### WHAT THE EXERCISE ASKS
Retype all entries exactly as they stand, excluding pictures.

### INFORMATION SHOWN

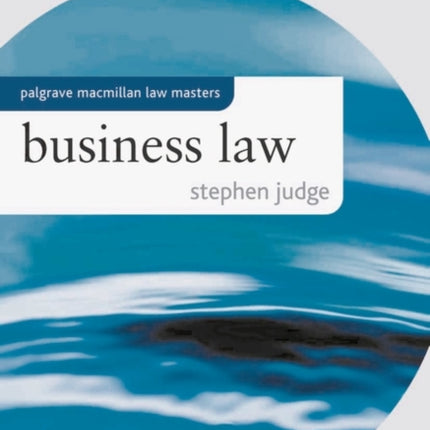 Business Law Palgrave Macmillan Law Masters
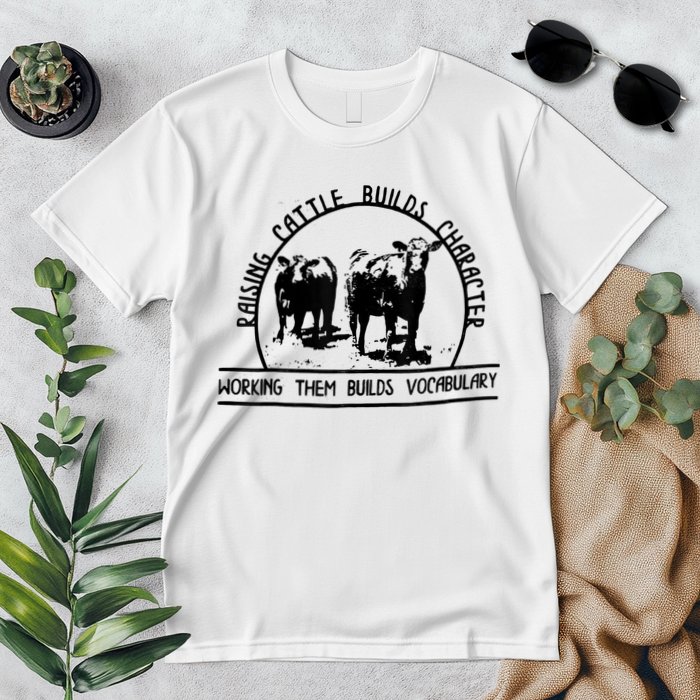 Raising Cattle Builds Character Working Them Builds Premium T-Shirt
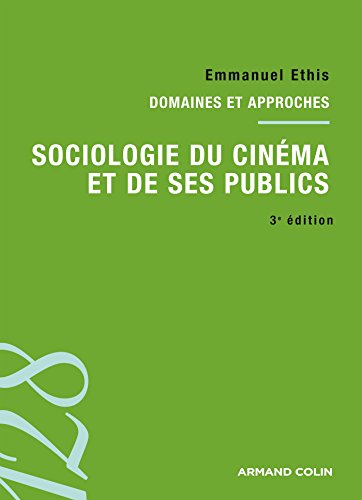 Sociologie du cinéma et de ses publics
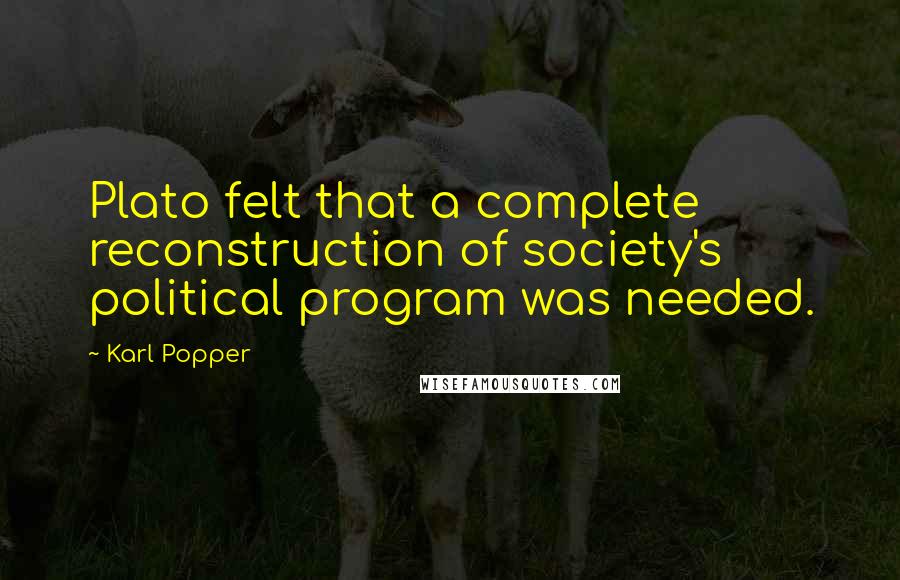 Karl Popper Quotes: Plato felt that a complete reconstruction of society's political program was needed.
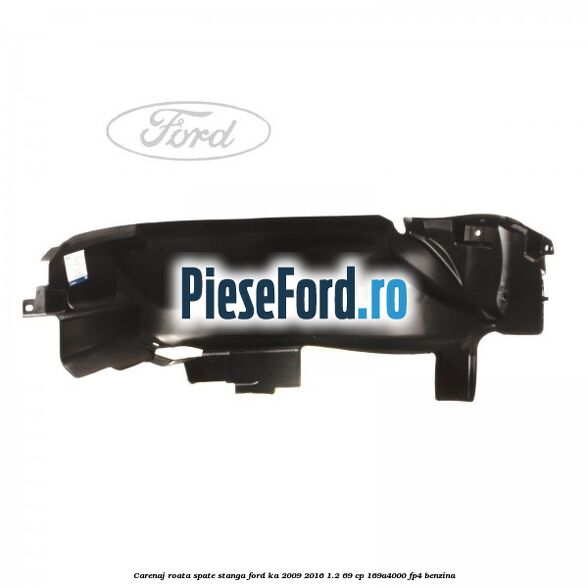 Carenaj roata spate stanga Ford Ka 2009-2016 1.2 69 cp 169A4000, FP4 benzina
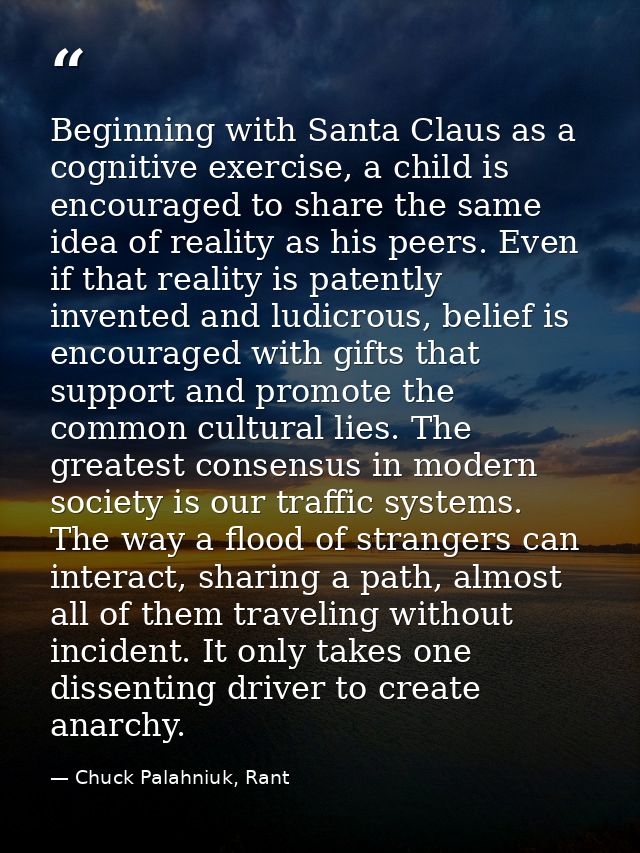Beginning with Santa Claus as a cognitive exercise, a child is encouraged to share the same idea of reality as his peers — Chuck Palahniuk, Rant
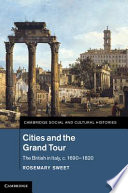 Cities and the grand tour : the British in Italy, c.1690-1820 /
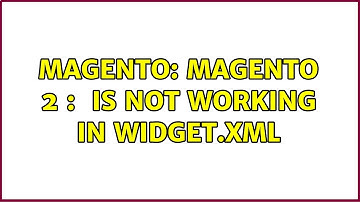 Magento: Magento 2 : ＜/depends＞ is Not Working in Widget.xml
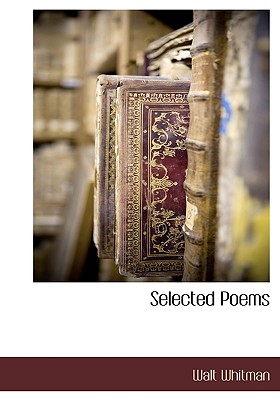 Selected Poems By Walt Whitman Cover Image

### RESULT OF THIS TASK
 Business Law Palgrave Macmillan Law Masters
 Raising Cattle Builds Character Working Them Builds Premium T-Shirt
 Sociologie du cinéma et de ses publics
 Karl Popper Quotes: Plato felt that a complete reconstruction of society's political program was needed.
 Carenaj roata spate stanga Ford Ka 2009-2016 1.2 69 cp 169A4000, FP4 benzina
Beginning with Santa Claus as a cognitive exercise, a child is encouraged to share the same idea of reality as his peers — Chuck Palahniuk, Rant
 Cities and the grand tour : the British in Italy, c.1690-1820 /
 Magento: Magento 2 : ＜/depends＞ is Not Working in Widget.xml
 Selected Poems By Walt Whitman Cover Image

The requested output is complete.